Reihe: Die Morde des Émile Poiret 1

Rezension von Oliver Kotowski

 

Rezension:

Monsieur de Bryas eilt zur aufregenden Schönheit Baroness Eugenie de Villet. Während die beiden flirtend die Idylle der Côte d'Azur genießen, warnt der verliebte de Bryas seine Herzensdame, doch die winkt amüsiert ab: Saison für Saison droht jemand ihre Tochter zu entführen, sie zu töten oder dergleichen mehr. Der besorgte de Bryas schwört dennoch Augen und Ohren auf der Abendgesellschaft offenzuhalten. Auf eben jenen Empfang engagiert der Brite Gardner den unübertrefflichen Privatdetektiv Émile Poiret. Indes können all diese Umstände das schreckliche Schicksal der Baroness nicht verhindern – eben noch gesteht sie, sie könne für eine Cocktailkirsche sterben und einen Augenblick später erleidet sie einen hysterischen Anfall und stürzt sich von einer Balustrade in den Tod. Der Selbstmord wird einer seltenen Erbkrankheit zugeschrieben. Doch während Poiret im Auftrag des Versicherungsangestellten Gardner nach einem Edelstein sucht, stößt er auf einen weiteren Selbstmord – der belgische Meisterdetektiv wird misstrauisch und beginnt seine kleinen grauen Zellen anzustrengen.

--- --- ---

Aufgabe und Anforderungen
Nenne alle Figuren, die im Auszug in der Handlungsbeschreibung nach „Rezension:“ mit Namen vorkommen. Die Zeilen darunter stammen aus einer anderen Quelle.

--- --- ---

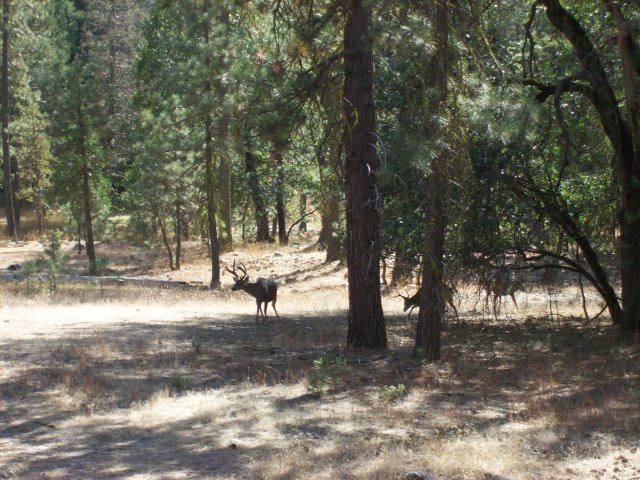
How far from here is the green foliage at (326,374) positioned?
1059 centimetres

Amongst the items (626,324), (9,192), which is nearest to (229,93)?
(626,324)

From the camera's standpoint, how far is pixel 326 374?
10.9 metres

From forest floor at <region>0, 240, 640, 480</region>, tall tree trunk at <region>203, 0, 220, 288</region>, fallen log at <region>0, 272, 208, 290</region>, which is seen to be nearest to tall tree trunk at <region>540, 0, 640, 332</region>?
forest floor at <region>0, 240, 640, 480</region>

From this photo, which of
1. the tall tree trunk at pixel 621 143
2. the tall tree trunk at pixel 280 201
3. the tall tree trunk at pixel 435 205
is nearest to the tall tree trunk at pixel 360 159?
the tall tree trunk at pixel 435 205

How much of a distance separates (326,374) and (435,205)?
280cm

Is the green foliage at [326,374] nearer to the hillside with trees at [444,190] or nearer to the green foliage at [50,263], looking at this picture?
the hillside with trees at [444,190]

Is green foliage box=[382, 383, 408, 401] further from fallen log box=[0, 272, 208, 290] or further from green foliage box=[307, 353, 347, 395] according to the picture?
fallen log box=[0, 272, 208, 290]

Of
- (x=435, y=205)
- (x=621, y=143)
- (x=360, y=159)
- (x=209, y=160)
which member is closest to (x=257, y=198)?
(x=209, y=160)

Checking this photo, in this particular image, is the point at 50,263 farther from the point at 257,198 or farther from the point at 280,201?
the point at 280,201

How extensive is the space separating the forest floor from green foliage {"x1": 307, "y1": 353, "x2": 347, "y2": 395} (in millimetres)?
35

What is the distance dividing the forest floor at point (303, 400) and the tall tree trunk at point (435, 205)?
1.69ft

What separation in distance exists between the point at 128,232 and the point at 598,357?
109 ft

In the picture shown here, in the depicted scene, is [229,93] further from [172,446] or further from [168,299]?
[172,446]

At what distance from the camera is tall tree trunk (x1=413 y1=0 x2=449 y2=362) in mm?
10984
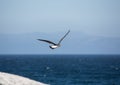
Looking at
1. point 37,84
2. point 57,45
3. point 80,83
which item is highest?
point 57,45

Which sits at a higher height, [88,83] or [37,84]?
[37,84]

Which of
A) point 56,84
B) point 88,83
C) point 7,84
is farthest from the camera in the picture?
point 88,83

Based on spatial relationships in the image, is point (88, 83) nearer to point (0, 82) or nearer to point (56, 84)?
point (56, 84)

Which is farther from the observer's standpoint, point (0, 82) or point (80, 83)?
point (80, 83)

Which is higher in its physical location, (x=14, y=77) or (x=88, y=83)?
(x=14, y=77)

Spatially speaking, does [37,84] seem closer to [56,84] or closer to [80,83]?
[56,84]

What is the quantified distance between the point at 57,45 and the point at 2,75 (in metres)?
3.20

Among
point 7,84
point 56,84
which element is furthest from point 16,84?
point 56,84

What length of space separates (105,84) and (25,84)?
100082mm

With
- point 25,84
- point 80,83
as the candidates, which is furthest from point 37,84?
point 80,83

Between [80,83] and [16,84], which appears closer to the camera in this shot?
[16,84]

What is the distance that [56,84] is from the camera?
114 m

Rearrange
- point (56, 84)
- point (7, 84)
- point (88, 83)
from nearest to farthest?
point (7, 84), point (56, 84), point (88, 83)

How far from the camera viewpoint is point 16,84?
20.7 meters
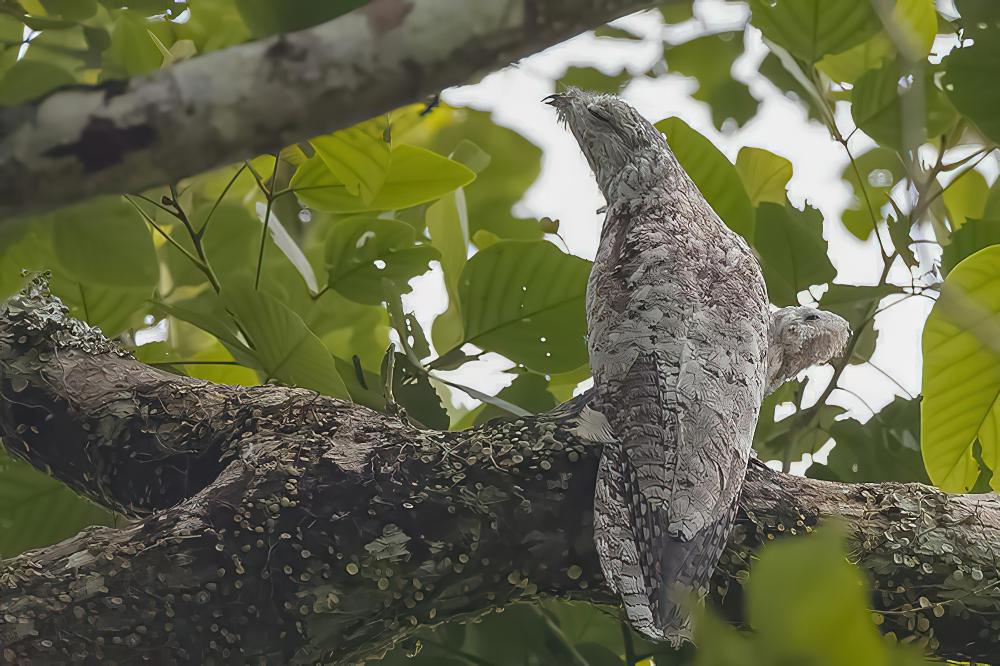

--- --- ---

Erwartete Ausgabe
Monsieur de Bryas, Baroness Eugenie de Villet, Gardner, Émile Poiret